HOW TO COMPLETE THIS TASK:
From the report on Trump and a possible strike on Iran, list every aide it names as having been asked about options at the Oval Office meeting, giving each person's title.

READING TEXT:
☆ ☆ ☆ ☆ ☆ ☆ ☆

Outgoing US President Trump 'mulled strike' on Iran nuclear site: report

Outgoing US President Trump 'mulled strike' on Iran nuclear site: report
Outgoing US President Donald Trump reportedly asked top aides about the possibility of striking Iran's nuclear facilities, The New York Times revealed.
2 min read
17 November, 2020
Trump has refused to concede [Getty]
Two months before he is due to leave office, President Donald Trump asked top aides about the possibility of striking Iran's nuclear facilities, The New York Times reported on Monday.

During a meeting at the Oval Office last Thursday, the outgoing Republican leader asked several top aides, including Vice President Mike Pence, Secretary of State Mike Pompeo and the chairman of the Joint Chiefs, General Mark Milley, "whether he had options to take action against Iran's main nuclear site in the coming weeks," the newspaper said. 

The senior officials "dissuaded the president from moving ahead with a military strike," warning him that such an attack could escalate into a broader conflict in the last weeks of his presidency, the Times wrote.

Trump reportedly asked the question after a report by the International Atomic Energy Agency (IAEA) said that Iran was continuing to stockpile uranium.

☆ ☆ ☆ ☆ ☆ ☆ ☆

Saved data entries
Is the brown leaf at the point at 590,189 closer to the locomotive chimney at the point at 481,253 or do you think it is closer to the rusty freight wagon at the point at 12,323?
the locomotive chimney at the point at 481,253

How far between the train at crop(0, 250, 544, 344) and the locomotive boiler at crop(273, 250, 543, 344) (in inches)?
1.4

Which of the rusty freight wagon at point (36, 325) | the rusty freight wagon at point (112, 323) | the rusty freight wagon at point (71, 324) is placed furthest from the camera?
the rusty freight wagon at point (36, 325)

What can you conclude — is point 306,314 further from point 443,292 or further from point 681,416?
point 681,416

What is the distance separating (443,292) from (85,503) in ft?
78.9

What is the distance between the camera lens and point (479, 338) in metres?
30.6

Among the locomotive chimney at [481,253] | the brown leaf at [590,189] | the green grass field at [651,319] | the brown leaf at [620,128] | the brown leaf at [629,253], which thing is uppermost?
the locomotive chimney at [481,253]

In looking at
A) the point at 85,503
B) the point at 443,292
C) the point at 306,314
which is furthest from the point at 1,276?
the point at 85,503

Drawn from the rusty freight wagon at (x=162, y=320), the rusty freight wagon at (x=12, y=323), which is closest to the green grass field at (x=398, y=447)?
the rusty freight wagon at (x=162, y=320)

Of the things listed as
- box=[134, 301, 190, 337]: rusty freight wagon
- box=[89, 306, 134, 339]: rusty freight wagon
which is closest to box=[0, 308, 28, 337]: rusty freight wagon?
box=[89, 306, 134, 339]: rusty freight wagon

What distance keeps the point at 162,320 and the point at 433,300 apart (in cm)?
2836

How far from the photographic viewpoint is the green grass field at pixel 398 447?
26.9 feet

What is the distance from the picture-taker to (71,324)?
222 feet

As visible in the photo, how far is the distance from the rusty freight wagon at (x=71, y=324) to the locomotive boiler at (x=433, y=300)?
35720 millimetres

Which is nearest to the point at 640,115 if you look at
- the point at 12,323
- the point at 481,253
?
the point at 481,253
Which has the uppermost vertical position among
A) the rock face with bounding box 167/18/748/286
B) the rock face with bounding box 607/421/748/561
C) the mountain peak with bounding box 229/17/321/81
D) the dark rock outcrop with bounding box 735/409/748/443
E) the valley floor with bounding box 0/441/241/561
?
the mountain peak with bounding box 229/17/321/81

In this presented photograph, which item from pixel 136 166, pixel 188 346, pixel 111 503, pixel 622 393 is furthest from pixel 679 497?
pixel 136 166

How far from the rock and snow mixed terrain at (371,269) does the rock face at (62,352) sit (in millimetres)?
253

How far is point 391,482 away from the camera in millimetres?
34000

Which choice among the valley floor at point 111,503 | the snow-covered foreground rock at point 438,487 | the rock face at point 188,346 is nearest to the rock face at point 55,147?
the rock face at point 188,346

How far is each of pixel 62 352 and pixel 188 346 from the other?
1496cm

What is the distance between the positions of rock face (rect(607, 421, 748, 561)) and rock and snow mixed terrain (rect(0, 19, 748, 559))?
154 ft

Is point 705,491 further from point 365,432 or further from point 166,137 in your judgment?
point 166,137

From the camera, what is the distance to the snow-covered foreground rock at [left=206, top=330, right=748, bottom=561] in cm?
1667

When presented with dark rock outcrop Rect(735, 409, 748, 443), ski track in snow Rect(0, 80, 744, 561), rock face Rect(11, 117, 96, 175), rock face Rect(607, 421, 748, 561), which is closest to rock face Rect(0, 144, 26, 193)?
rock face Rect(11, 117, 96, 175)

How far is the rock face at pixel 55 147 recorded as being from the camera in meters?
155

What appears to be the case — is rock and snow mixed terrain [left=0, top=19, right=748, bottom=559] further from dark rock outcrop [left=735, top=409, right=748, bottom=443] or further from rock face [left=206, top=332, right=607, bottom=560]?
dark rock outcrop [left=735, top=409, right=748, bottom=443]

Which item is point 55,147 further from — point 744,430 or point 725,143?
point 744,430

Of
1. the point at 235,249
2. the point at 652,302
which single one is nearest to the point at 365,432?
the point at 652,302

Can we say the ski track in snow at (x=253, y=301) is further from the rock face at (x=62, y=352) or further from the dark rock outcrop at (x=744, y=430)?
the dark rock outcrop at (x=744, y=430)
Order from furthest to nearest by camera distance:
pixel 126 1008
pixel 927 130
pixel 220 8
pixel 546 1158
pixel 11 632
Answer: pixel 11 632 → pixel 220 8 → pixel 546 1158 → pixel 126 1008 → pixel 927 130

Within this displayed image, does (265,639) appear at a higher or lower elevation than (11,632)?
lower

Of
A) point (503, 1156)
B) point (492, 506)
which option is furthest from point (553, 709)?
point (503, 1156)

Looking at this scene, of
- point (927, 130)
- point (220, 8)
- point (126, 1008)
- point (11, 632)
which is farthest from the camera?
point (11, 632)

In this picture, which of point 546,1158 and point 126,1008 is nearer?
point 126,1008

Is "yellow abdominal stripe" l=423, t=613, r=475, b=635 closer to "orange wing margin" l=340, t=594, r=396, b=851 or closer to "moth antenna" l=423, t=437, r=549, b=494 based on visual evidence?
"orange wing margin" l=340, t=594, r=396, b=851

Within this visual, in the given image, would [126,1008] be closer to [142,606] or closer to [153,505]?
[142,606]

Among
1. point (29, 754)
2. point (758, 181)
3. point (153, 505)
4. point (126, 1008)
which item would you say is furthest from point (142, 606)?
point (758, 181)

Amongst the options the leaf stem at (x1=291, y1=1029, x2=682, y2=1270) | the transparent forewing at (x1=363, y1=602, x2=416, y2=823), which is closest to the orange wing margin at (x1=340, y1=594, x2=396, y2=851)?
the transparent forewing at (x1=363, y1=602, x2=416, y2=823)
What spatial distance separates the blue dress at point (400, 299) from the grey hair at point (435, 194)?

☆ ☆ ☆ ☆ ☆ ☆ ☆

COMPLETED EXERCISE:
- Vice President Mike Pence
- Secretary of State Mike Pompeo
- General Mark Milley, chairman of the Joint Chiefs